As you can imagine, I’ve read everything in INFLUENCE several times, backwards and forwards. But, honestly, I have not read the magazine since it was published.
Going through it one more time on a lazy Sunday, underlining the sentences and paragraphs I really liked, here are thirteen things I especially enjoyed about the latest issue of INFLUENCE Magazine.
— Tony Fabrizio and Ben Pollara behind the bar in the cover photo. Wherever that bar is, I want to have a drink there.
— Southern Strategy Group’s ad on the inside cover. Of course I LOVE every ad because that’s how a magazine like INFLUENCE gets published. That said, you have to give it to SSG for its sharp, creative external communications.

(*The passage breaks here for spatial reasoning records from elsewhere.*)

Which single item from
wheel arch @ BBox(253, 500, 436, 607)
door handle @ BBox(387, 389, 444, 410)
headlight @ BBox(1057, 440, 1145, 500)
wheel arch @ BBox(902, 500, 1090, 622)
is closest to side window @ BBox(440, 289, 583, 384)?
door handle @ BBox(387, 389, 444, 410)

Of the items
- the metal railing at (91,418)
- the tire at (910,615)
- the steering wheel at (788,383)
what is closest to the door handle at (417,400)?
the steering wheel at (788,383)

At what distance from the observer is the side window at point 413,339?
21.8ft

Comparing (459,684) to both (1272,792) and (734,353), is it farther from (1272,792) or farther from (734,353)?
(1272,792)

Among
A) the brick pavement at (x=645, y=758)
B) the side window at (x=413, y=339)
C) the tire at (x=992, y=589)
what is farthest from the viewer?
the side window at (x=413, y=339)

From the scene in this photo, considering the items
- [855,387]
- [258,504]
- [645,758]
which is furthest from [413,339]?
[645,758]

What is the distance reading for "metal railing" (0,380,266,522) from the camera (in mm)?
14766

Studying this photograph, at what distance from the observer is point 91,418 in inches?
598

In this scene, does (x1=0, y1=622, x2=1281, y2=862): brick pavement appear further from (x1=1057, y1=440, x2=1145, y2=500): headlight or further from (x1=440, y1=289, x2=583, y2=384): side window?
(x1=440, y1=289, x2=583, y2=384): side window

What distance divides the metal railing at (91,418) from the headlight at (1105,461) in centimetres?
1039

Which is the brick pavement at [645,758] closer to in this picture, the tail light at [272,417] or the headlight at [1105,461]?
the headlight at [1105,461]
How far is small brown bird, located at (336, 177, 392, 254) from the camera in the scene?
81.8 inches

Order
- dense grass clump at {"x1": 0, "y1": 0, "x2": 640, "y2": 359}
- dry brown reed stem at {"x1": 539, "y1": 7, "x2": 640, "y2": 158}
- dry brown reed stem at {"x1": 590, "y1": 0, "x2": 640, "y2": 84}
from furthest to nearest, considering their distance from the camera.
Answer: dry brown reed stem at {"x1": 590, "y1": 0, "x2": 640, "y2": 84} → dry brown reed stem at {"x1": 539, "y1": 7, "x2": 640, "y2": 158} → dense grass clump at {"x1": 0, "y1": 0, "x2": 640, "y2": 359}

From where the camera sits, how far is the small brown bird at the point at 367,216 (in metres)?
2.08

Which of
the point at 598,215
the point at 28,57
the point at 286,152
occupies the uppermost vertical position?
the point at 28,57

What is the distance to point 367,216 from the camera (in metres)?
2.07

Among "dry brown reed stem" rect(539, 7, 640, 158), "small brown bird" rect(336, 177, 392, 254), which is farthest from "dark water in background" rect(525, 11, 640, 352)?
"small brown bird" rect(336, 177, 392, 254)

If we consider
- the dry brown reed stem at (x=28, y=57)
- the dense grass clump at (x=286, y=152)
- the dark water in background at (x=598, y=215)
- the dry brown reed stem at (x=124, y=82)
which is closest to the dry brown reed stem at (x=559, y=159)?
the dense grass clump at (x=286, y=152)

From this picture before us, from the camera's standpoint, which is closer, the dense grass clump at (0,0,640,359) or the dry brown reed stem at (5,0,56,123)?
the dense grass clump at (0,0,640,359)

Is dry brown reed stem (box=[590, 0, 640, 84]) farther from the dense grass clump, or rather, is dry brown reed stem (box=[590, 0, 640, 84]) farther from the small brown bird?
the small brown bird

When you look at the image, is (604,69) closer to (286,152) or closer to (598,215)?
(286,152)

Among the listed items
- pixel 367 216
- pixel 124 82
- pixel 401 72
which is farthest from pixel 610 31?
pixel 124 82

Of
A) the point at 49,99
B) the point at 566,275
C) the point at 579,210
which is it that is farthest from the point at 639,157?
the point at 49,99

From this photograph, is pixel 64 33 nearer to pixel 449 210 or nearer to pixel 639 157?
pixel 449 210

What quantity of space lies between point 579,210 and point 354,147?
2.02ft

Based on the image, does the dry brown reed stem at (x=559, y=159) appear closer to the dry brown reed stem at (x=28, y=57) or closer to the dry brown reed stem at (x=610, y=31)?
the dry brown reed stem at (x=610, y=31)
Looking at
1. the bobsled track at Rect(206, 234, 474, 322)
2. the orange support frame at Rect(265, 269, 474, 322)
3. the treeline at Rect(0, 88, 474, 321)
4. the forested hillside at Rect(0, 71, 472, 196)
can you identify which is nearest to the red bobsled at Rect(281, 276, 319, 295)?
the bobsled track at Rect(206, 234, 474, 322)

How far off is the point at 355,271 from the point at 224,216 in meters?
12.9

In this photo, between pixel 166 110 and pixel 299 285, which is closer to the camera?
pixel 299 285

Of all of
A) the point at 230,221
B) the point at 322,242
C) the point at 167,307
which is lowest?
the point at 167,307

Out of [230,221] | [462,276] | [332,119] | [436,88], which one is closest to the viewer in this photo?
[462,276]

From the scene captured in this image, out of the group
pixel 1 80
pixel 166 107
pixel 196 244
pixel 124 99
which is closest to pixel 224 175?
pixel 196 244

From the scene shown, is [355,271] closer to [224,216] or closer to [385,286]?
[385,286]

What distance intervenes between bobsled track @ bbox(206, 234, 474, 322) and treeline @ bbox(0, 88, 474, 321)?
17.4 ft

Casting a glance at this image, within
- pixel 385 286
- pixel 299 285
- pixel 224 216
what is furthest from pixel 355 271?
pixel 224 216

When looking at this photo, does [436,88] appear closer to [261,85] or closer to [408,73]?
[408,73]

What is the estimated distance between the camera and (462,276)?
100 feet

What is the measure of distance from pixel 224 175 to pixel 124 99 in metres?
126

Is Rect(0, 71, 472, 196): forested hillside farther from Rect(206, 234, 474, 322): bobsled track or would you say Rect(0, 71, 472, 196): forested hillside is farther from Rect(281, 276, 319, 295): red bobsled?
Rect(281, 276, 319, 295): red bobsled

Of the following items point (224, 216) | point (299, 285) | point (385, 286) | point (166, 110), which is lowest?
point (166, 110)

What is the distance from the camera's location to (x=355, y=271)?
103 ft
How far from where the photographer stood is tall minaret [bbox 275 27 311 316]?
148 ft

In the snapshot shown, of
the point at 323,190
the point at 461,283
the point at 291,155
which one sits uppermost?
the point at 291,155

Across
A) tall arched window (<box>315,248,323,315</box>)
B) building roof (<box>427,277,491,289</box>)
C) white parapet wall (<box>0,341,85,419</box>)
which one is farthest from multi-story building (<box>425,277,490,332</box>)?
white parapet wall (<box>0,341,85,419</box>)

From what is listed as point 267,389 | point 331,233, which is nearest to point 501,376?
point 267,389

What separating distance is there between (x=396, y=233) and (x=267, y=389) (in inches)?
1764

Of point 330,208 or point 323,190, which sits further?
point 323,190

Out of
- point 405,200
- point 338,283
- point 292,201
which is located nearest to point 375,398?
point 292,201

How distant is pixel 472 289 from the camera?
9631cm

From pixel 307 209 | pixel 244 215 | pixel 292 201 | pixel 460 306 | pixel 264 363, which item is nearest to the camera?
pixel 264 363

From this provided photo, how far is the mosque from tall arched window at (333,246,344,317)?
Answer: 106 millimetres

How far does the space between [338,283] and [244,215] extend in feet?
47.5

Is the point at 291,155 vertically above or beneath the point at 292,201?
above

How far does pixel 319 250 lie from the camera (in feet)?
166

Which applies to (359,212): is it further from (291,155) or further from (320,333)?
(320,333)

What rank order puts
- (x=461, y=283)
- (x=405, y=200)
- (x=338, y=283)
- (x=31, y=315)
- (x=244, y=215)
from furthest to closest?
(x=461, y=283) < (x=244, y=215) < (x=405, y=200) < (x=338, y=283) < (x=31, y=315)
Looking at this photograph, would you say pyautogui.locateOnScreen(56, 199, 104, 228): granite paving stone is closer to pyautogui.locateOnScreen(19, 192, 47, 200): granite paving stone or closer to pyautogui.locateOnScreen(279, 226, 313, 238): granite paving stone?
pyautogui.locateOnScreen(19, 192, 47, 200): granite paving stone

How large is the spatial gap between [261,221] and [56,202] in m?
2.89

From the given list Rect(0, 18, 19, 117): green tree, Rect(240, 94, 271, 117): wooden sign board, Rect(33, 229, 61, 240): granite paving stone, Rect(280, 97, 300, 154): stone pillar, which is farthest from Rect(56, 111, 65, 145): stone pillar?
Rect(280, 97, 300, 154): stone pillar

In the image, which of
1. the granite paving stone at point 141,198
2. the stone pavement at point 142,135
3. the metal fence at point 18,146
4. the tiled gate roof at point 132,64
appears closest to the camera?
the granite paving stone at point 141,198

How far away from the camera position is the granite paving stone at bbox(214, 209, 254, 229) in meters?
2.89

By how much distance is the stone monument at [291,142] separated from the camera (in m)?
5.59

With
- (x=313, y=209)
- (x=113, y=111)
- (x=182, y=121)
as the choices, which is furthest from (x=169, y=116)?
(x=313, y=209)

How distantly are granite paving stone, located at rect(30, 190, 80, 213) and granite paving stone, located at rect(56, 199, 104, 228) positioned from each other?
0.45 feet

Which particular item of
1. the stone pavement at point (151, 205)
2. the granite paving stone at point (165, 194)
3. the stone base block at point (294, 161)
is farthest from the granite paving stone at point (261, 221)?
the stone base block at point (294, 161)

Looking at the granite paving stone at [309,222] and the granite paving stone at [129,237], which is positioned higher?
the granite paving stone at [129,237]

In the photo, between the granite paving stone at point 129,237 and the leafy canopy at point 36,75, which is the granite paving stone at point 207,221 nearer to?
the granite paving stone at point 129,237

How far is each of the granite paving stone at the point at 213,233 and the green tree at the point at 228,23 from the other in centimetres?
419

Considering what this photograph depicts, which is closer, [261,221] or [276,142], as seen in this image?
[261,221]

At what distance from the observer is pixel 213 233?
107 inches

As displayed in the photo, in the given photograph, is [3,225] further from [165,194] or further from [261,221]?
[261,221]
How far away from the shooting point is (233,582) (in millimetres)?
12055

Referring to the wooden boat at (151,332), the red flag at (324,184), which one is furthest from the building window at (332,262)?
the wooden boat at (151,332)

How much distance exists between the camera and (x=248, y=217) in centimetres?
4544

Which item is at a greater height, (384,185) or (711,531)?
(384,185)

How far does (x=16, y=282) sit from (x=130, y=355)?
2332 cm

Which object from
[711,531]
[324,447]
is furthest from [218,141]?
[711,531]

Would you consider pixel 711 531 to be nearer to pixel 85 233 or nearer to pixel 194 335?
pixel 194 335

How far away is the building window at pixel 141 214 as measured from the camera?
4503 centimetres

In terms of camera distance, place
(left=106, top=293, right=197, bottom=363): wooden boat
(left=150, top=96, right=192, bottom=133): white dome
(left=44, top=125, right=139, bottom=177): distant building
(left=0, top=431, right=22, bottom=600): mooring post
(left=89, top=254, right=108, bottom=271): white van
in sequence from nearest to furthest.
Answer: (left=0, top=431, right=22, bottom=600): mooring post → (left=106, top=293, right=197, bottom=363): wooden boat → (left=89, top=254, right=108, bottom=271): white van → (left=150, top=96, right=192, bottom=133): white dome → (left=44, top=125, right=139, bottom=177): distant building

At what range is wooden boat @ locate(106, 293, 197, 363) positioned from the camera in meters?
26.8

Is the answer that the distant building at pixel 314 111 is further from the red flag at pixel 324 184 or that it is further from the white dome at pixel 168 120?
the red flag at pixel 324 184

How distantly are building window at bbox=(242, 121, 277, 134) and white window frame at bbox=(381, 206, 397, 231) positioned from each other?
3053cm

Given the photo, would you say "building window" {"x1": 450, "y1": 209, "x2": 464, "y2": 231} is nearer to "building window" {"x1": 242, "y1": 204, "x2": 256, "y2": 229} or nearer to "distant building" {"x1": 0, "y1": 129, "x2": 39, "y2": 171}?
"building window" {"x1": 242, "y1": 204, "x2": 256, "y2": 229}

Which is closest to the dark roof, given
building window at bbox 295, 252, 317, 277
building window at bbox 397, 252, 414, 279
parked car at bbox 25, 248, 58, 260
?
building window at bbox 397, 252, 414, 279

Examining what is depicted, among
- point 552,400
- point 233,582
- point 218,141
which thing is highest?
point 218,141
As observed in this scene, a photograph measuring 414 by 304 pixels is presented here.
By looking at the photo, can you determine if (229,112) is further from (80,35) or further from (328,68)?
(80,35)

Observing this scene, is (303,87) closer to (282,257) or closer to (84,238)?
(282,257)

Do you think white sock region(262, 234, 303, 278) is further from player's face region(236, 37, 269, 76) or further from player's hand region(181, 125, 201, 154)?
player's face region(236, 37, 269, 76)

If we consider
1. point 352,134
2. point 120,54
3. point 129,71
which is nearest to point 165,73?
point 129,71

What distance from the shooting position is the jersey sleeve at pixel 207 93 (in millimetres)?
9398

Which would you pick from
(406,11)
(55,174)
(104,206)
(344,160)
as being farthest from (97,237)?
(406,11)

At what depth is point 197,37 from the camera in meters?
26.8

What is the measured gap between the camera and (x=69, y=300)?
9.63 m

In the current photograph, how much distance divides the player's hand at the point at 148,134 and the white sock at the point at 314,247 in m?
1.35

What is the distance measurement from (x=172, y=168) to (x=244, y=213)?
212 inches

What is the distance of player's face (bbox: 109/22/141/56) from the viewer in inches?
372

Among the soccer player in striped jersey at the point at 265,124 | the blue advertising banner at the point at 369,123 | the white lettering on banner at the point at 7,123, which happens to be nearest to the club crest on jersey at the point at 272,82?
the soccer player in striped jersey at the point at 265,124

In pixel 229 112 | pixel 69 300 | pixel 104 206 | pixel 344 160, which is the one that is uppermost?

— This line from Martin Dyckman‘s review of Stacy Braukman‘s book “Communists and Perverts Under the Palms”: “… The pamphlet feared more homoerotic photographs, including one of a bondage situation and another of oral sex in a public restroom and a glossary of what it claimed were sex terms.”
— Pollara‘s tough ad on “Why I’m quitting Tallahassee.”
— Christine Sexton‘s obit for Tammy Meyerson, who “left behind a legacy of caring, professionalism in Tallahassee and beyond”
— Nelson Diaz‘ answer in his Fourth Floor File about what swear word he uses more often: “Cono.”
— How smart are columnists Blake Dowling, Ryan Cohn, Karen Moore, and Steve Vancore?
— Sen. Jeff Brandes‘ quote in Mitch Perry‘s profile of Sen. Jeff Clemens: “I think he’s a libertarian leaning Democrat. I’m a libertarian-leaning Republican, and we find a lot of common ground.”
— The rich photography of my father-in-law, Benjamin Todd, for the story about craft brewers.
— Speaking of photography, Mary Beth Tyson‘s black and white number of Speaker-to-be Jose Oliva is amazing, as is her portrait of Yolanda Cash Jackson. Can she light up a camera or what?
— Aaron Gober‘s (The Tailor of Adams Street) perfect line, “I tell everyone, ‘Look, if you are not a little uncomfortable with what you just bought from me, then I didn’t do my job.'”
— Couldn’t you listen to Van Poole and Sandy D’Alemberte all day?
— Every. Single. Word. of Bob Lotane‘s “What I’ve Learned” interview.